Publié le 17 octobre 2024 17:04:00. L'Union européenne propose de financer l'achat d'armes américaines pour l'Ukraine en utilisant les intérêts générés par les avoirs russes gelés, dans un contexte de doutes croissants sur la poursuite du soutien américain…

L’UE propose d’acheter des armes américaines à l’Ukraine en utilisant les avoirs gelés de la Russie

Publié le 17 octobre 2024 17:04:00. L’Union européenne propose de financer l’achat d’armes américaines pour l’Ukraine en utilisant les intérêts générés par les avoirs russes gelés, dans un contexte de doutes croissants sur la poursuite du soutien américain à Kiev.

  • L’UE envisage d’utiliser une partie d’un prêt de 140 milliards d’euros (issus des avoirs russes immobilisés) pour acquérir des armements américains pour l’Ukraine.
  • Cette proposition intervient après les déclarations du président américain Donald Trump, qui a évoqué la possibilité de reprendre les échanges commerciaux avec la Russie et a remis en question la poursuite des livraisons de missiles longue portée à Kiev.
  • La Commission européenne espère ainsi inciter les États-Unis à maintenir leur soutien à l’Ukraine, en liant l’aide militaire à des contrats d’achat d’armes substantiels.
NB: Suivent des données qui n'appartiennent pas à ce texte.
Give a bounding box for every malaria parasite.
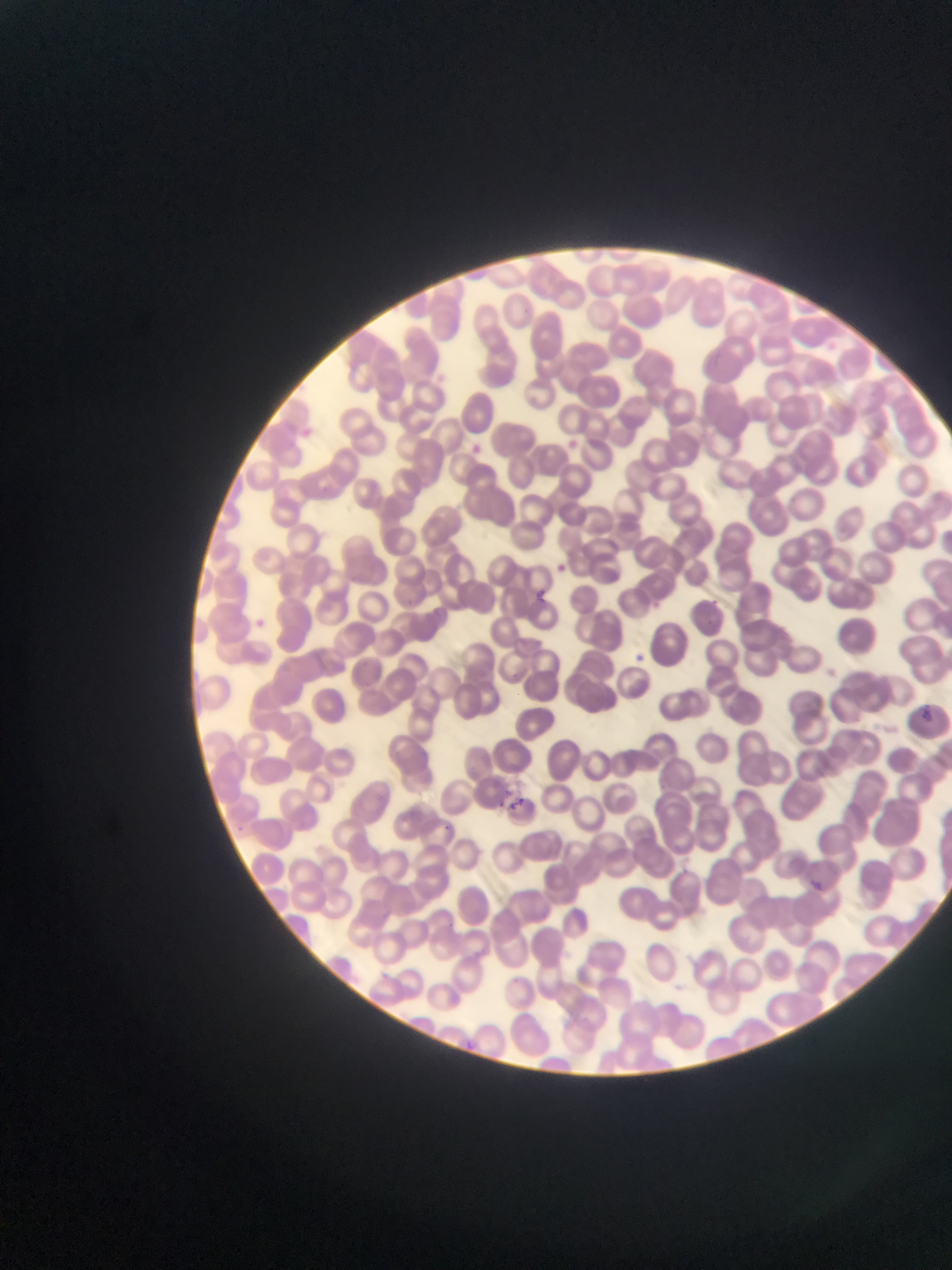
Approximate bounding boxes as left top right bottom in pixels.
Malaria parasites: 299 424 329 452; 564 437 581 454; 470 439 488 456; 549 562 575 583; 535 590 552 609; 699 592 722 610; 644 595 662 607; 249 611 274 636; 631 651 648 667; 820 660 836 679; 917 706 933 727; 501 789 529 811; 443 821 458 835; 233 822 246 839; 805 874 821 892; 464 1032 479 1044.

One field of view. Sample from Ghana. Thin blood film. Photographed through a microscope with a mobile-phone camera. Image is 952×1270 pixels.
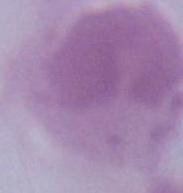
magnification = 1000x
identification = erythrocyte
modality = photomicrograph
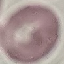
malaria status = uninfected
image type = cell patch, automatically extracted from a larger field of view and resized to 64 × 64 pixels
capture = smartphone camera at the microscope eyepiece
stain = Giemsa
preparation = thin smear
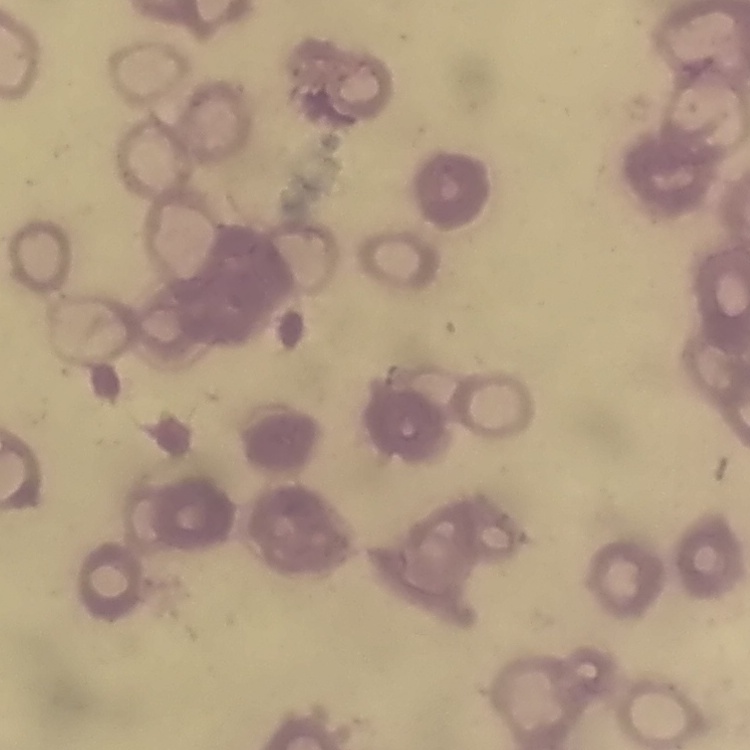
Summary:
  - Erythrocyte morphology: rouleaux formation
  - Stain: Field's or Giemsa
  - Preparation: thin blood film
  - Image type: square crop of a larger photomicrograph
Assess this cell for malaria.
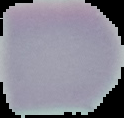
Uninfected.

{
  "image_type": "cell region segmented out of the field of view; surrounding area masked to black",
  "preparation": "thin blood film",
  "image_size": "124×118 pixels"
}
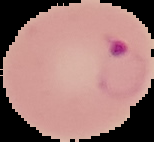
L’Union européenne a présenté une proposition visant à utiliser les revenus générés par les avoirs de la banque centrale russe gelés pour financer l’effort de guerre ukrainien, et plus précisément, pour acheter des armes de fabrication américaine. Ce plan, dévoilé vendredi aux ambassadeurs de l’UE, est une réponse directe aux incertitudes grandissantes concernant l’engagement continu des États-Unis envers Kiev.

La proposition intervient après que Donald Trump a exprimé son intention de rencontrer son homologue russe Vladimir Poutine en Hongrie, dans le but de trouver une issue au conflit ukrainien. Suite à un entretien téléphonique avec Poutine, Trump a laissé entendre qu’il pourrait envisager une reprise des relations commerciales avec la Russie si la guerre prenait fin, et a même suggéré qu’il ne prévoyait plus de fournir à l’Ukraine des missiles Tomahawk à longue portée.

La Commission européenne envisage d’utiliser les actifs russes immobilisés auprès d’Euroclear, le dépositaire central de titres belge, pour mettre en place un « prêt de réparation » de 140 milliards d’euros (environ 145 milliards de dollars américains) destiné à l’Ukraine. Selon un document de la Commission consulté par le Financial Times, la majeure partie de ce prêt serait allouée à l’achat d’armes, ainsi qu’au soutien des industries de défense ukrainiennes et européennes.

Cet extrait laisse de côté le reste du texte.